======== Lesetext ========

Arudha Sthiti

Aus Yogawiki

Ârûdha - Sthiti - Jnâna: Entfaltetes Verharren in Erkenntnis

Dialog zwischen einem Schüler und seinem Meister Ramana Maharshi aus einer Nacherzählung von Heinrich Zimmer aus seinem Buch "Der Weg zum Selbst" 1944 erschienen im Rascher Verlag Zürich

Der Schüler: Was ist »Entfaltetes Verharren« (ârûdha-sthiti) in Erkenntnis (jnâna)?
Der Meister: Es ist der stete wandellose Stand völligen Eins- und Aufgesogenseins des Gemütes im Selbst. Es ist der Stand, aus dem das Gemüt nie wieder aufsprießt, nie wieder geboren wird, — wenngleich er sich ganz von selber ohne die leiseste Anstrengung einstellt. Wie jeder, der seinem leiblichen Bewußtsein verhaftet ist, aus ganz geläufiger, ihm angeborener Ueberzeugung sagt: »ich bin keine Ziege, kein Ochse oder sonst ein Tier, ich bin ein Mensch«, — so festgewurzelt ist im Erkenntnisvollen (jnânin) das Wissen, ganz natürlich und unwillkürlich des Selbst inne zu sein. Ein Innesein, dank dem er sagt: »ich bin nichts von meinem stofflichen Leibe außen bis hinein zu dem zarten singenden Laut im Innersten (nâda)1, sondern ich bin das Selbst (âtman), das seiend (sat), unstofflich-geistig (chit) und selig (ânanda) ist.
Der Schüler: Es gibt sieben Stufen der Erkenntnis (jnâna-bhûmikâ), — welche der sieben muß man wirklich erreicht haben, um als Erkennender zu gelten?
Der Meister: Die vierte.
Der Schüler: Warum werden dann noch drei weitere Stufen gelehrt?
Der Meister: Die Stufen vier bis sieben beziehen sich nur auf unterschiedliche Eigenschaften des bei Lebzeiten Erlösten (jîvanmukta), nicht aber auf den Stand der Befreiung durch :Erkenntnis. In bezug auf ihn besteht kein Unterschied zwischen ihnen.
Der Schüler: Wenn aber der Stand der Befreiung für alle vier gleichmäßig gilt, warum verweilt dann die heilige Ueberlieferung so ausgiebig bei der letzten?
Der Meister: Wenn die Ueberlieferung den besonders preist, der die höchste Stufe erreicht hat, so gilt das nur seiner besonders preiswürdigen Vergangenheit in früheren Leben, als deren Ergebnis er nunmehr beständige geistige Seligkeit genießt. Weiter ist kein Anlaß zu diesem Preisen.

========

**Gestellte Aufgabe:** Können Sie die Passage im Lesetext von „Der Meister: Die Stufen“ bis „bei der letzten?“ wortgetreu abschreiben?

======== Ausgangsdaten ========

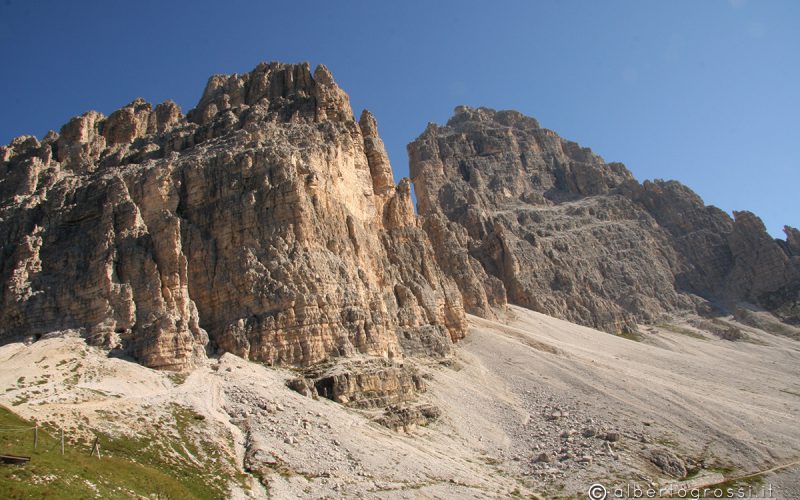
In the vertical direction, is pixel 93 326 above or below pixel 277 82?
→ below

========

**Ergebnis:**
Der Meister: Die Stufen vier bis sieben beziehen sich nur auf unterschiedliche Eigenschaften des bei Lebzeiten Erlösten (jîvanmukta), nicht aber auf den Stand der Befreiung durch :Erkenntnis. In bezug auf ihn besteht kein Unterschied zwischen ihnen.
Der Schüler: Wenn aber der Stand der Befreiung für alle vier gleichmäßig gilt, warum verweilt dann die heilige Ueberlieferung so ausgiebig bei der letzten?